Herr Sen, Sie haben die Situation der heute in Europa lebenden Türken mit der Lage der Juden früher verglichen. Das kostet Sie womöglich Ihren Job (vgl. S. 2). Was wollten Sie mit dem Vergleich bezwecken?
sen: Das war ein Ausrutscher. Ich habe den Begriff »neue Juden« für die Türken in Europa verwendet, weil ich sagen wollte, dass sie benachteiligt werden. Aber das ist in keinem Fall vergleichbar mit jüdischen Schicksalen. Ich weiß, welches Leid den Juden 2.000 Jahre lang in Europa widerfahren ist.

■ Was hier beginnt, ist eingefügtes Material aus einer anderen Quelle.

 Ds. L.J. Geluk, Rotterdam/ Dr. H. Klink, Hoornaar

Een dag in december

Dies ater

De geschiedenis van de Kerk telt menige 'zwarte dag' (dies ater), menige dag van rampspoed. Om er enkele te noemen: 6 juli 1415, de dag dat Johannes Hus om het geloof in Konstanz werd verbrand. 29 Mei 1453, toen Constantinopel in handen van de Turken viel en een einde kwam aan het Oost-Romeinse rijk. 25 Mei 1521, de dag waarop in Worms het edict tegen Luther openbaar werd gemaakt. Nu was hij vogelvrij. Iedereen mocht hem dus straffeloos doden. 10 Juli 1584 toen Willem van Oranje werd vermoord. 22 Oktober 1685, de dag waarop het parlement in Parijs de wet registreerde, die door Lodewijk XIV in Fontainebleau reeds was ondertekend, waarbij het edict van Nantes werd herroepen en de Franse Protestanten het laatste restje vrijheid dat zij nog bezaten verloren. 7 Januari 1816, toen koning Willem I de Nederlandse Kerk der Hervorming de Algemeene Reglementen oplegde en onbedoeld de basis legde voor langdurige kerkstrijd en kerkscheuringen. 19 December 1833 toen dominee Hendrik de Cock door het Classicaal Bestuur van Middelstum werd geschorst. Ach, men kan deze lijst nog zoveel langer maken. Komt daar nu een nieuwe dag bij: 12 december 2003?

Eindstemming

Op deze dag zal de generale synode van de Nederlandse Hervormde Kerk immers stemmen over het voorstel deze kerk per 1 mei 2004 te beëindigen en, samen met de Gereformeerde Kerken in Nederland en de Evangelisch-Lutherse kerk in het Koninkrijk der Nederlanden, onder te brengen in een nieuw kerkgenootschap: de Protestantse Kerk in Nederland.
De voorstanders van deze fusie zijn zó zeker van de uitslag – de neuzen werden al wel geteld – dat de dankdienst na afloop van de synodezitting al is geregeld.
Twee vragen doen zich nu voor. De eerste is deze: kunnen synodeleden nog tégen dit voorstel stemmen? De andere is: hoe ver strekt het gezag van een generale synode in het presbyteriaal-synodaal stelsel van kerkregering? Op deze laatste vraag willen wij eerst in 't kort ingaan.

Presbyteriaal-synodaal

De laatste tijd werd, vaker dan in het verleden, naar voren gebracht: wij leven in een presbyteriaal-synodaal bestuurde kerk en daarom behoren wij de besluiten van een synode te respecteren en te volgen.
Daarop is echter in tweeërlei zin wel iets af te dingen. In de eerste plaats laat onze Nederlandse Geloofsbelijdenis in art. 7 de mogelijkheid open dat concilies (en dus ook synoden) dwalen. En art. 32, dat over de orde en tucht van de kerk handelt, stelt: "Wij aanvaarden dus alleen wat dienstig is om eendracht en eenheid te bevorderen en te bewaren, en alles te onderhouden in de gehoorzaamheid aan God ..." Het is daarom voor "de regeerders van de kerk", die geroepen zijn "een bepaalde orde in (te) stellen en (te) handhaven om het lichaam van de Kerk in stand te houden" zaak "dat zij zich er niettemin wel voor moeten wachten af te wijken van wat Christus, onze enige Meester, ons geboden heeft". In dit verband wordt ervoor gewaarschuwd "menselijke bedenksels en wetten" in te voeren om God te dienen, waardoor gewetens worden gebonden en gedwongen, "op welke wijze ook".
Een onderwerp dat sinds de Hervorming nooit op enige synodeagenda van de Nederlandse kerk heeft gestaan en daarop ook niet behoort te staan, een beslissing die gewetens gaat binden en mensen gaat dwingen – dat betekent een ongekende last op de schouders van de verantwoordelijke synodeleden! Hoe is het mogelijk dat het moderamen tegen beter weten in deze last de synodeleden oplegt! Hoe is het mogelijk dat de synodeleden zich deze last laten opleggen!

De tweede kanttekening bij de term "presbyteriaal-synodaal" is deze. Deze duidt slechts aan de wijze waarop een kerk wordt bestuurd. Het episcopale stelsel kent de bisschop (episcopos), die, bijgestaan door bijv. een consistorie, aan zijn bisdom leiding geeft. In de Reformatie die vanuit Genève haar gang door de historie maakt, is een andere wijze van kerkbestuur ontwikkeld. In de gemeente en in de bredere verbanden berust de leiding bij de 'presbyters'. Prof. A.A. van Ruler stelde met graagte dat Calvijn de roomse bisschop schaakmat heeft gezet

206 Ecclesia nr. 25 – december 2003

Warum aber haben Sie gerade »Juden« als Vergleichsgröße gewählt?
sen: Ishak Alaton, ein jüdischer Unternehmer in der Türkei, leidet unter dem Antisemitismus (vgl. S. 6). Ich wollte mich solidarisch zeigen mit ihm und den Minderheiten in der Türkei – Griechen, Armenier, Juden. Viele von ihnen fühlen sich in letzter Zeit stark benachteiligt. Ich wollte ihnen sagen: Wir Türken in Europa können euch am besten verstehen, denn auch wir sind benachteiligt.
Der Zentralrat der Juden in Deutschland kritisiert Ihren Vergleich, wendet sich aber gegen Ihre geplante Entlassung. Überrascht Sie die Unterstützung?
sen: Die deutsche Seite mag dies überraschen, mich nicht. Ich habe jahrelang mit dem Zentralrat gut zusammengearbeitet, schon mit Ignatz Bubis und Paul Spiegel.
Inwiefern können in Deutschland lebende türkischstämmige Zuwanderer von den Erfahrungen der jüdischen Gemeinde lernen?
sen: Wir können lernen, dass es wichtig ist, einen eigenen Staat zu haben. Die Juden früher waren hilflos, weil sie keinen hatten. Wir Türken haben einen Staat, und wir können lernen, dass man sich wehren soll. Aber lernen müssen auch die Deutschen. Nämlich, dass man auf einen kritischen Satz nicht so heftig reagiert.
Anders gefragt: Was kann die jüdische Gemeinschaft in Deutschland für die türkischen Migranten tun?
sen: Die jüdische Gemeinde ist sehr gut organisiert und hat politisches Gewicht. Das haben die Türken in Deutschland noch nicht. Es ist gut, wenn wir mit der Solidarität der jüdischen Gemeinschaft rechnen können. Und umgekehrt sollen die Türken solidarisch sein mit dem jüdischen Volk. Denn auf keinen Fall darf in Europa der Antisemitismus wieder Fuß fassen.
Mit dem beurlaubten Direktor des Zentrums für Türkeistudien sprach Tobias Kühn.